> Material to process:
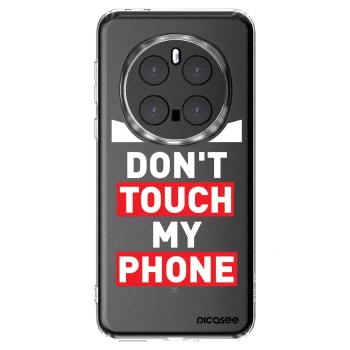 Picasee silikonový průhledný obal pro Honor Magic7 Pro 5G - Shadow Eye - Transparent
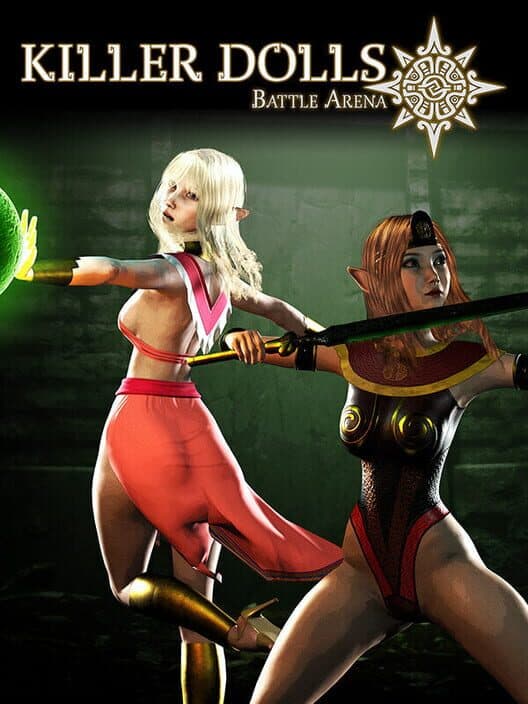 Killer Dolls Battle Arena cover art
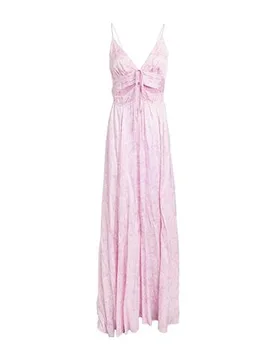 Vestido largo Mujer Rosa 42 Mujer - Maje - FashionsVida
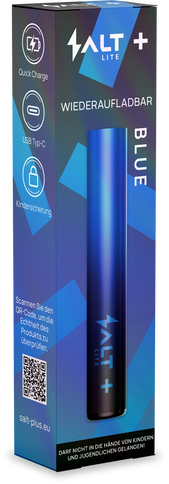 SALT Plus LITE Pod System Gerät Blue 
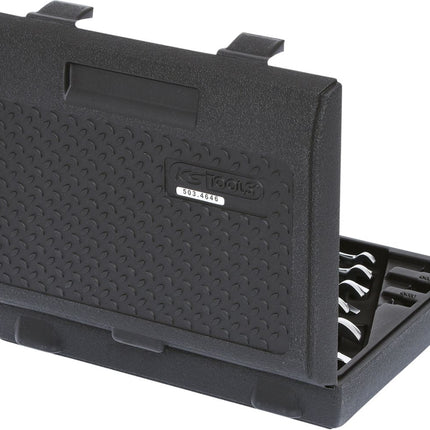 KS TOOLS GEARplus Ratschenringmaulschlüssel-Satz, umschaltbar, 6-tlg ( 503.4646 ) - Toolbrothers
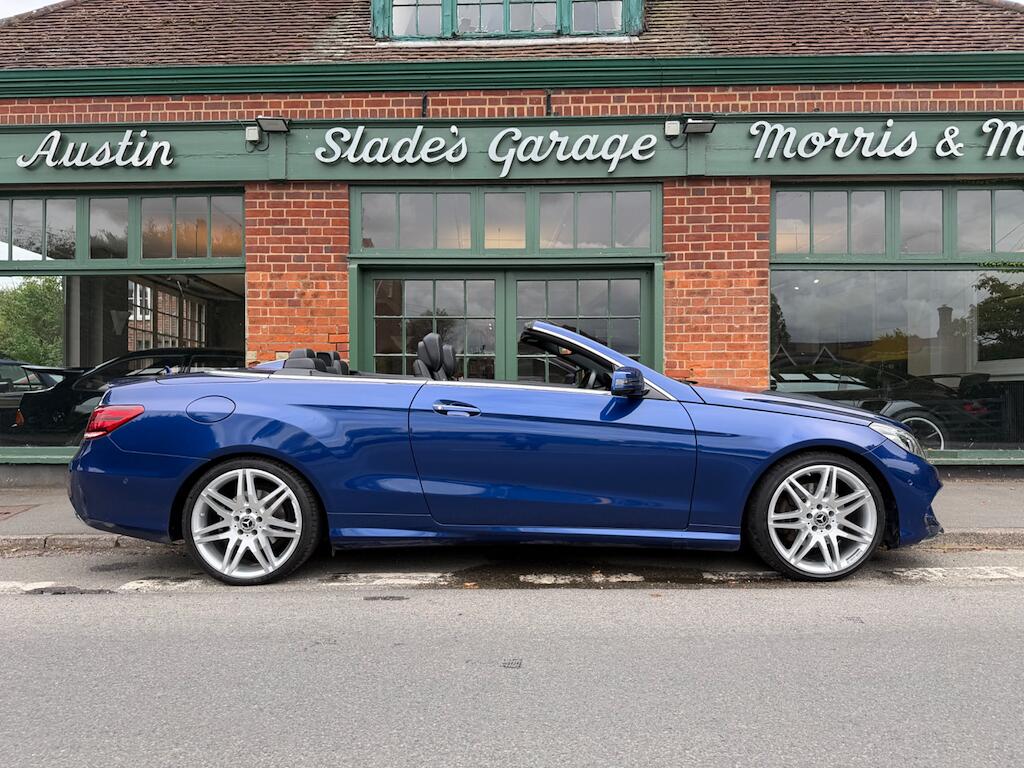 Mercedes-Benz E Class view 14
==
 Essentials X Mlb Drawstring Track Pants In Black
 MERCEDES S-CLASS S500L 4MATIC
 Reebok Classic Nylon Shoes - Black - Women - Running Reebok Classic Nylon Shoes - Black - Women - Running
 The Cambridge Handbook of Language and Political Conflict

> Task statement: Write out the rows from the line with "Picasee silikonový průhledný" up to and including the line with "Mercedes-Benz E Class view 14", swapping "Blue" for "Green" and keeping everything else the same. Leave the pictures out.

> Completed task:
 Picasee silikonový průhledný obal pro Honor Magic7 Pro 5G - Shadow Eye - Transparent
 Killer Dolls Battle Arena cover art
 Vestido largo Mujer Rosa 42 Mujer - Maje - FashionsVida
 SALT Plus LITE Pod System Gerät Green 
 KS TOOLS GEARplus Ratschenringmaulschlüssel-Satz, umschaltbar, 6-tlg ( 503.4646 ) - Toolbrothers
 Mercedes-Benz E Class view 14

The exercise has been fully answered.